*Your objective*. Pull out every line below that contains the word "millimetres" and copy each one in full.

☆ ☆ ☆ ☆ ☆ ☆ ☆

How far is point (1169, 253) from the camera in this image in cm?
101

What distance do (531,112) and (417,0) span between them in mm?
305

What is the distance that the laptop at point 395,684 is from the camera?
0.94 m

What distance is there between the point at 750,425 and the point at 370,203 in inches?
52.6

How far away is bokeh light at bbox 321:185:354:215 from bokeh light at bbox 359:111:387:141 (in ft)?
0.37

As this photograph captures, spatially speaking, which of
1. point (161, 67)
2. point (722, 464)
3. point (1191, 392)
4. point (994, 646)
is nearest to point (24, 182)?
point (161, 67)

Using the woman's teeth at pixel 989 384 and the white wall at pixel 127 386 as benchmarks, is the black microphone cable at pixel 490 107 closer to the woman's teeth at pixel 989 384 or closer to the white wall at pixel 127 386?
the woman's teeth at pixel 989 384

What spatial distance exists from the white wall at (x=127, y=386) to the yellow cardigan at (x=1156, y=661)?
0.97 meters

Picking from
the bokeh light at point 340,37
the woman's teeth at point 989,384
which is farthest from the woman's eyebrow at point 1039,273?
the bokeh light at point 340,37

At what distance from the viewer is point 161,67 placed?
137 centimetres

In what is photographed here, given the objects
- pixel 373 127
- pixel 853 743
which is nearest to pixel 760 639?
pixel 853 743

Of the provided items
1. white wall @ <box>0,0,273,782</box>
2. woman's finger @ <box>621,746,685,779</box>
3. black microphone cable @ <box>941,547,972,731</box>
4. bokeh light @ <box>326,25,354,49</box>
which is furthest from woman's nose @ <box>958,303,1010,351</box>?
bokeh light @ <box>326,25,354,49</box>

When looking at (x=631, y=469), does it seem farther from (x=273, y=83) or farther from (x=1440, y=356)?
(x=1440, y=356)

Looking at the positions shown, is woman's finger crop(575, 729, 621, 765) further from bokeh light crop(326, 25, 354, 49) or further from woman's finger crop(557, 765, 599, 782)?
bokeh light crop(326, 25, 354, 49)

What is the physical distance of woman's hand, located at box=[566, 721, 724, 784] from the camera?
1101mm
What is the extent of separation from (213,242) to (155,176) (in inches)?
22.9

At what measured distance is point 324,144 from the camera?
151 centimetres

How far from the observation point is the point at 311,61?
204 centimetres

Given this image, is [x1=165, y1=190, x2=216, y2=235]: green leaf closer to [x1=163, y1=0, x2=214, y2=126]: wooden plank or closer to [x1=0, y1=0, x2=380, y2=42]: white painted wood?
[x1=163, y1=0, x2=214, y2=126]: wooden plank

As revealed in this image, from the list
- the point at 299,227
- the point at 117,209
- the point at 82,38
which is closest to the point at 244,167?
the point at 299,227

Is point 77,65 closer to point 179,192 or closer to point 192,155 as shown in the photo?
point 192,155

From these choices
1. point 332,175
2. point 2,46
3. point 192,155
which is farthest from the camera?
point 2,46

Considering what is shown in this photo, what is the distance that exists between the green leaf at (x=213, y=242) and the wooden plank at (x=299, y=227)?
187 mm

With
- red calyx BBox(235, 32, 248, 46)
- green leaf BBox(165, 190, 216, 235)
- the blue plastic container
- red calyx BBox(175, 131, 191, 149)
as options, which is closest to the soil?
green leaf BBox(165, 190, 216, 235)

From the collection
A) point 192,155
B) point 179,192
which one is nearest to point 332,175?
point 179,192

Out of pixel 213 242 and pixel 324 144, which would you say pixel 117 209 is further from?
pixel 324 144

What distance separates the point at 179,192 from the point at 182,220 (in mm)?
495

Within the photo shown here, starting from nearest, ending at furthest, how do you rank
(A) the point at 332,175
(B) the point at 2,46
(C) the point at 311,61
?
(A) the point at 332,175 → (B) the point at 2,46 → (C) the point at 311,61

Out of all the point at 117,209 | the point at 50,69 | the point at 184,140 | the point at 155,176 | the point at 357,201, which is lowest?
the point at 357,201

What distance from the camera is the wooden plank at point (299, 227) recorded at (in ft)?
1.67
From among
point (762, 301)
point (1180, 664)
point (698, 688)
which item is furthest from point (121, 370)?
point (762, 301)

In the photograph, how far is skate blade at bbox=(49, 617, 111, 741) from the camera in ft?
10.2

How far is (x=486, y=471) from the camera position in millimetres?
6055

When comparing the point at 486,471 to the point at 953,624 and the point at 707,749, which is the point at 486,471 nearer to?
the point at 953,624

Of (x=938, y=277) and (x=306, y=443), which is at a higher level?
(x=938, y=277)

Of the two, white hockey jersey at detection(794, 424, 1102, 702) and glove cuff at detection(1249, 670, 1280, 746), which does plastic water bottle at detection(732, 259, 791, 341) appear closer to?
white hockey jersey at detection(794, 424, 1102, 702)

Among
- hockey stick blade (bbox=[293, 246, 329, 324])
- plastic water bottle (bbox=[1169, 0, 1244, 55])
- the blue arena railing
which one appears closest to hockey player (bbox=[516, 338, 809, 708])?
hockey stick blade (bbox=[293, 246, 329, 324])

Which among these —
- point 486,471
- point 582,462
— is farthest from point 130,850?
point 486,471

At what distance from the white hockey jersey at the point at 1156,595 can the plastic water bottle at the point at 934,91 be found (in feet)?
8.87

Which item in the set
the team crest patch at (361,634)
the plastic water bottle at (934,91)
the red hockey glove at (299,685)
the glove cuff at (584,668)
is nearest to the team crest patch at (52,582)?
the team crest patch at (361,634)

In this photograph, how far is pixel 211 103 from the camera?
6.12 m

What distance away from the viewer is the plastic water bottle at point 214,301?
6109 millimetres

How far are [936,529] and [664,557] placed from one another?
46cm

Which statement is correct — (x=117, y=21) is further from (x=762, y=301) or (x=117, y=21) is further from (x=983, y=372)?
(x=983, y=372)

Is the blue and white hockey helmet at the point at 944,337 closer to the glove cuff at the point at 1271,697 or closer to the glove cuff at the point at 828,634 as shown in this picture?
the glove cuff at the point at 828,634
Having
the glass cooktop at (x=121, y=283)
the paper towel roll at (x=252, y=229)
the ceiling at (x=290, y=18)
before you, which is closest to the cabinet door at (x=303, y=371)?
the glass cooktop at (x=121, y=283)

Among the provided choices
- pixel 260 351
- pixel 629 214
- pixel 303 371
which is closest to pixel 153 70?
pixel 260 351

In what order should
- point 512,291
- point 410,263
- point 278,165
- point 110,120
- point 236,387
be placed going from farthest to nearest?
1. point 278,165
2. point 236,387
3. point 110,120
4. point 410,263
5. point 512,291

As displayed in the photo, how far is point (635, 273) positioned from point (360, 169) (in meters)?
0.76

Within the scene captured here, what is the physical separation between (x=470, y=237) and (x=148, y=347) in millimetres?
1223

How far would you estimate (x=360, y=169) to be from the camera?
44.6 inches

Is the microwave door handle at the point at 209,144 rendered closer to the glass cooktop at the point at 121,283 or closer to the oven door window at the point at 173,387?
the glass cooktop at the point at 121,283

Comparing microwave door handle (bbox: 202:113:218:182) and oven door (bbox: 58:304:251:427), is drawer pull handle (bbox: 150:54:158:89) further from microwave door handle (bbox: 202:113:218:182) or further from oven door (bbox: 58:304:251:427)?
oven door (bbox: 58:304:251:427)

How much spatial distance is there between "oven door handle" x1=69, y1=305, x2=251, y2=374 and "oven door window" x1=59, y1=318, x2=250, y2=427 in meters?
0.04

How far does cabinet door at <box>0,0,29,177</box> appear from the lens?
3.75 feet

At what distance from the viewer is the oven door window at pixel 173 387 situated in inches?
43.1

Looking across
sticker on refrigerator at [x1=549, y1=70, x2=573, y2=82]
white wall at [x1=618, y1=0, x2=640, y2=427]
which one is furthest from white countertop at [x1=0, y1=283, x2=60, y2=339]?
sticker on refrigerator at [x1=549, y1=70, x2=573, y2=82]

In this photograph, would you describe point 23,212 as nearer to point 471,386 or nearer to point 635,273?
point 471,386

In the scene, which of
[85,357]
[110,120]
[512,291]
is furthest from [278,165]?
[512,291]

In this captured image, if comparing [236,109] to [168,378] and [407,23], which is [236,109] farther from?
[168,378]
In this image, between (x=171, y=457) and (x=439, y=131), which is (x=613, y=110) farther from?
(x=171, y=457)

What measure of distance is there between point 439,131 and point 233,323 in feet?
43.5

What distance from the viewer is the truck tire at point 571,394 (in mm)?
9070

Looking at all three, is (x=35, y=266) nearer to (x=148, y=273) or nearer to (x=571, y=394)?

☆ ☆ ☆ ☆ ☆ ☆ ☆

*Problem solution*.
How far is (x=486, y=471) from the camera position in millimetres?
6109 millimetres
Within the scene captured here, what is the physical separation between (x=470, y=237) and (x=148, y=347) in millimetres?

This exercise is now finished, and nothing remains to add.